Hi everyone,
I'm seeing a dramatic difference in processing times between batch and streaming (Auto Loader) approaches for reading about 250,000 files from S3 in Databricks. My goal is to read metadata from these files and register it as a table (eventually use autoloader backup option). Hereโs the comparison:
Batch approach (2 minutes for 250k files):
df = (
spark.read.format("binaryFile")
.option("recursiveFileLookup", "true")
.load(source_s3_path_default)
.select("path", "modificationTime", "length")
)
df.write.saveAsTable("some_table")
Auto Loader streaming approach (2.5 hours for 250k files):
write_stream = (
spark.readStream
.format("cloudFiles")
.option("cloudFiles.format", "binaryFile")
.load(source_s3_path_default)
.select("path", "modificationTime", "length")
.writeStream
.outputMode("overwrite")
.option("checkpointLocation", f"{some_checkpoint}")

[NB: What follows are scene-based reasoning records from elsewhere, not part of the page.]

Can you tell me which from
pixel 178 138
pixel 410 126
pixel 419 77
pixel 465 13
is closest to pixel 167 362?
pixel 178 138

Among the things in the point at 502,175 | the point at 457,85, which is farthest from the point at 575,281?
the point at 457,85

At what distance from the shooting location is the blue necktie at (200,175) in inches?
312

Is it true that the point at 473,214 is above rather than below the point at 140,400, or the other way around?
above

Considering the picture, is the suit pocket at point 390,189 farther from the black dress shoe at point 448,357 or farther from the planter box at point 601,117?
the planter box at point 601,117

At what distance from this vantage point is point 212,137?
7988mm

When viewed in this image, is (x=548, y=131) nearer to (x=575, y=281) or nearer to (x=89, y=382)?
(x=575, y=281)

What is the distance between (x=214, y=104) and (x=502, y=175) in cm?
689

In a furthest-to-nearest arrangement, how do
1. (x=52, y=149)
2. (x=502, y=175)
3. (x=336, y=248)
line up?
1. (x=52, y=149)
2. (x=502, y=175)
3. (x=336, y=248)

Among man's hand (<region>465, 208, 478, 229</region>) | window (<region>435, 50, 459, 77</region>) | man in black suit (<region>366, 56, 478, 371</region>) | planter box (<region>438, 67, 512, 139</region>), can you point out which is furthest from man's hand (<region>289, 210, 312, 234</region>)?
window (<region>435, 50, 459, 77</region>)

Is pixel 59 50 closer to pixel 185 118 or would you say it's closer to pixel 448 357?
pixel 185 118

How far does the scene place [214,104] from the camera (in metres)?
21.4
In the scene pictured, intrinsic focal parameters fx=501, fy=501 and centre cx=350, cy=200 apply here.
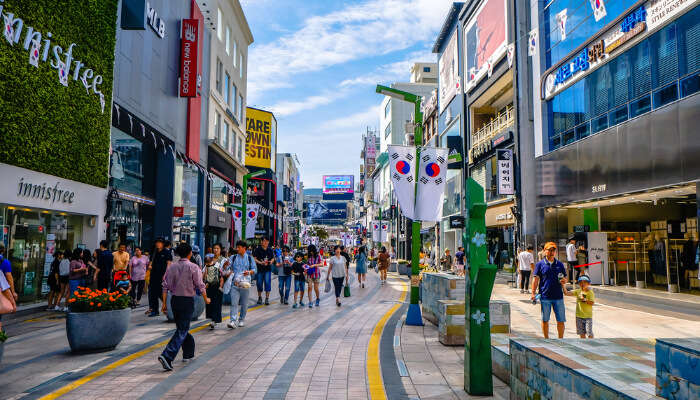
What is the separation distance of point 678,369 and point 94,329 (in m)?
7.92

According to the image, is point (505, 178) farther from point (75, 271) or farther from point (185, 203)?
point (75, 271)

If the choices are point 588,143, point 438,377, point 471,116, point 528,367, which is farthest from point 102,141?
point 471,116

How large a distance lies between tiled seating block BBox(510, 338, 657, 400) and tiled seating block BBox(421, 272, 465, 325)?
16.5 ft

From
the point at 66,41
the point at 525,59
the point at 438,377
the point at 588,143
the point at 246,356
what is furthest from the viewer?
the point at 525,59

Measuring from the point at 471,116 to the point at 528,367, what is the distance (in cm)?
3321

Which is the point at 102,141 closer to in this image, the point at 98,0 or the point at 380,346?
the point at 98,0

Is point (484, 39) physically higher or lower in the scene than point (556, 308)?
higher

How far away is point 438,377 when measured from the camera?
6.62m

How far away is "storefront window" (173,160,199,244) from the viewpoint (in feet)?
86.1

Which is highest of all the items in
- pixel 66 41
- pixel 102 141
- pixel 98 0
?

.trigger(availableNow=True)
.table(f"{some_table}")
)
write_stream.awaitTermination()
Why does Auto Loader take so much longer?
Same file count and S3 path
Same basic selection of columns
The only difference is using .read.format() vs .readStream.format("cloudFiles")
Am I missing something fundamental about how Auto Loader is designed for large initial loads?
Is all this overhead expected, and should I always use batch for historical loads and reserve Auto Loader only for incremental/real-time workflows?
Thanks in advance for your insights!